My second point is from the exchange between Moore and Blitzer, where MM finally gets the Wolf to admit out loud what CNN's standards have devolved to, "We have commercials, this is a business obviously." That's his best defense against Moore's criticism of CNN's coverage. He can't even claim that they are not biased, but offers this up as an explanation.For him to blatantly admit that the content of a news program is influenced by the will of the sponsors says a lot, none of it good.
Wolf Blitzer is nothing more than a spewing piehole, who says what ever he is paid to say, with less credibility than a sideshow barker at a cheap carnival inviting you into a tent to see a two-headed dog.*
My final point is that the Canadian health care system is a lot better than it is portrayed in the US, even by Moore. Wait times are high sometimes, but here is the critical difference. In Canada, the length of time you have to wait for a procedure is mainly based on how serious your condition is. If you need lifesaving surgery RIGHT NOW where I live, they will put you on a helicopter and fly you to Toronto if need be (about 100 miles) RIGHT NOW if the surgery can't be performed locally.
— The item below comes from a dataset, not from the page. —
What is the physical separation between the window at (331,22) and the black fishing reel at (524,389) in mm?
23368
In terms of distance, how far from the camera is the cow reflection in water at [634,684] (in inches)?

And the government will pay for the whole thing, including the helicopter. If you've got a boil on your ass, the details of that story may change, it's true.

In the US, your wait time has little to do with the nature of your medical condition, and a lot to do with how much money you have, and how much you have invested in health insurance. If you are not covered, your wait time could be THE REST OF YOUR (short) LIFE. With over 45 million Americans having no insurance whatsoever, and over half of the rest being underinsured I would say that's a big difference. I told the tale of a Canadian friend of mine who had serious medical issues in A Personal Story back in January, and that was contrasted by this guest post from Kristen Hannum At Our Expense. Kristen's sad experience (her brother died, more from being uninsured than from his underlying condition, an inflamed appendix) led her to start Ave Cassandra, one of the best single-issue blogs there is. If you are interested in the issue of health care in America, bookmark that site.

* The real reason I had to put up this post. I came up with this great line, and I couldn't just use it in comments on another blog, now could I?